Autore: Franco Zavatti
Data di pubblicazione: 08 Ottobre 2019
Fonte originale: http://www.climatemonitor.it/?p=51650
Roberto Battiston (Fisico, già Presidente dell’Agenzia Spaziale Italiana) ha pubblicato un articolo divulgativo la cui ultima figura ho commentato su Climate Monitor. In questo post vorrei discutere un’altra sua affermazione, e cioè:
Cosa si impara da questi dati? In primo luogo, la nostra specie si è sviluppata in un contesto particolarmente stabile dal punto di vista climatico. Poi, che tutte le società esistite su questo pianeta si sono sviluppare nel corso di 11.000 anni di straordinaria stabilità climatica. Le piccole variazioni della temperatura globale, corrispondenti a meno di mezzo grado, hanno portato a cambiamenti climatici molto importanti, periodi caldi o mini glaciazioni, che hanno influenzato sostanzialmente la vita della specie umana.

Consegne:
1. Stabilisci se le affermazioni (a), (b) e (c) concordano con il brano, rispondendo sì o no e citando tra virgolette le parole del brano che lo dimostrano. (a) Roberto Battiston è stato Presidente dell'Agenzia Spaziale Italiana. (b) Secondo la citazione, le piccole variazioni della temperatura globale corrispondono a più di un grado. (c) Chi scrive ha commentato su Climate Monitor la prima figura dell'articolo di Battiston.
2. Secondo la citazione riportata nel brano, nel corso di quanti anni di straordinaria stabilità climatica si sono sviluppate tutte le società esistite sul pianeta?

Materiale fornito:
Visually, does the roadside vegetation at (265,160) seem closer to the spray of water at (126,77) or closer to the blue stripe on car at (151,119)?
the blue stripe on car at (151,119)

Soluzioni:
1.
(a) Sì: «già Presidente dell’Agenzia Spaziale Italiana».
(b) No: «corrispondenti a meno di mezzo grado».
(c) No: «la cui ultima figura ho commentato su Climate Monitor».

2. Nel corso di 11.000 anni.